» Source records
start
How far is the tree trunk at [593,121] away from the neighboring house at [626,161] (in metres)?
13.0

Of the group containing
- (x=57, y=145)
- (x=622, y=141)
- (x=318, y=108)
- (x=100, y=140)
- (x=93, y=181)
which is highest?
end
» What you are asked to do
Express every line of the records above as a JSON list of strings, one string for each line, leaving out blank lines.

» The response
[
  "How far is the tree trunk at [593,121] away from the neighboring house at [626,161] (in metres)?",
  "13.0",
  "Of the group containing",
  "- (x=57, y=145)",
  "- (x=622, y=141)",
  "- (x=318, y=108)",
  "- (x=100, y=140)",
  "- (x=93, y=181)",
  "which is highest?"
]